One reason check-in comments are useful is, as Chris Aston always says, it's a safe assumption that "I'm not cleverer today than I was yesterday". So if you see something that's wrong, or weird, it's worth trying to find out where it came from. And that's when you're dealing with your own code! It's even more important to do a bit of archaeology if you're working on someone else's code.
This helps guide us in writing good check-in comments. As you write, imagine someone who's left the company has already written the comment, and you're only reading it. Think about what you'd most like to see.
I explained above why you should comment the "change set", naming all the files touched, and the relationship between the individual files' changes.
Here's a checklist of things you should try to get into a habit of going through in your mind as you write a check-in comment:
Bug/defect number - if you have a bug database, reference it. There's likely to be plenty of extra information/dialog in there that shouldn't go to waste. This is why SCM and Edit go out of their way to turn your bug/defect numbers into links.
Other people involved - if you go under a bus on your way home from work, who else would be worth talking to when it comes to this code?
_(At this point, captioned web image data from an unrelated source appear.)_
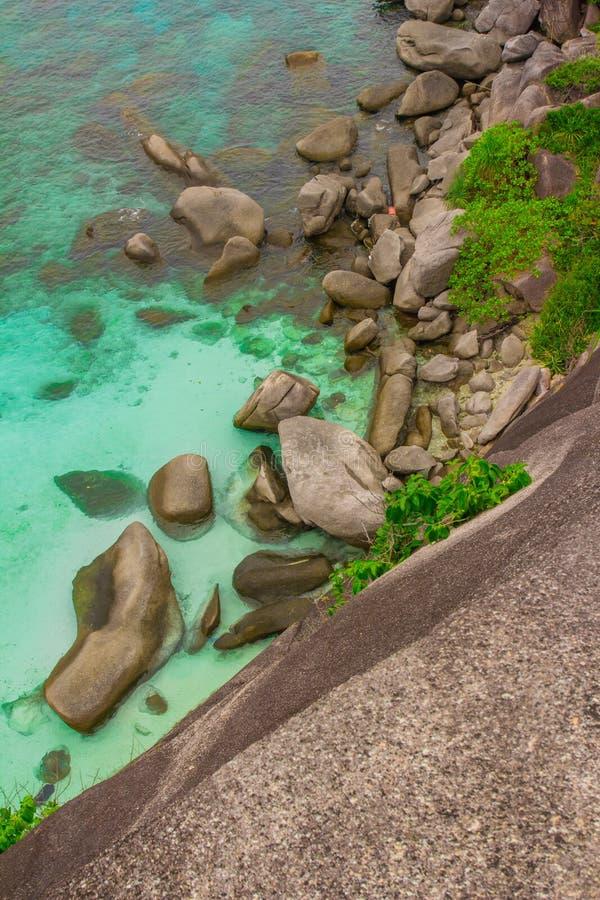 Море развевает камни стоковая фотография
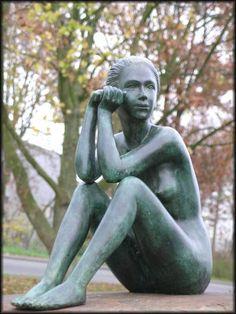 Bronzeskulptur, sitzender Frauenakt, Dekoration für Haus und Garten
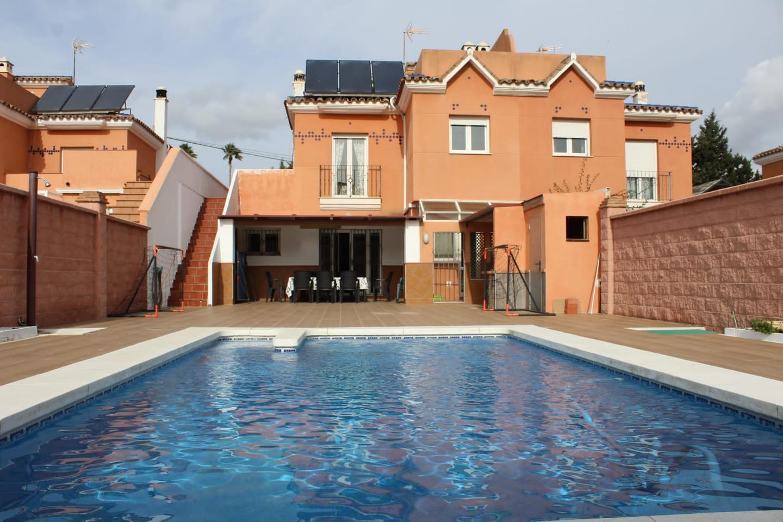 Casa pareada de 4 dormitorios en venta en Estepona, Málaga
Especially useful if you're doing something as the result of a request without a formal defect number, or as the result of group consensus.
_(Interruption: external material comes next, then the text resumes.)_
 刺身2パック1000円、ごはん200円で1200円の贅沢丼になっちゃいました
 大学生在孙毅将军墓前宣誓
Alternatives rejected - we can see what you did implement, but it's often interesting to know why you didn't implement other alternatives. Often this is interesting enough to warrant code comments instead. Especially useful if you're replacing one implementation with another is why the old implementation was no longer suitable.
Known limitations - these should probably be FIXME or TODO comments in the code.
Known performance impact - if you measured the performance impact of your change, say so. Mention the tests and the results.
Evidence to support "premature" optimization - if you're introducing an optimization, point to a demonstration that it's useful, or details of the situations in which it's useful. This will discourage others from backing it out rather than fixing it when it's demonstrated to be incorrect.
Text of build errors fixed - if you're fixing a build error, include the exact error text to help later reviewers determine whether it's the most appropriate fix or understand your problem so that they don't re-introduce the build error.
I won't insult you by reminding you that saying what you've done is never as useful as why you did it, though such comments can be useful if you accidentally add/change/remove code you didn't mean to touch. If it's not mentioned in the check-in comment, that lends credence to the belief that it was a mistake.
I also won't insult you by reminding you that duplication is bad in comments as well as code. Don't repeat yourself (except in mentioning bug/defect numbers, which should always appear in the check-in comment, and should often appear in the source too), and favor commenting the source. The main reason for commenting a check-in is that it's often the only way to express the commonality between changes made to different files. This is another reason to favor the "change set" style of commenting: someone looking at any file can trivially see the context of the change.
One final tip: the more likely it is that someone will need a piece of information to understand the code, the stronger the pressure to include that information in a code comment rather than a check-in comment.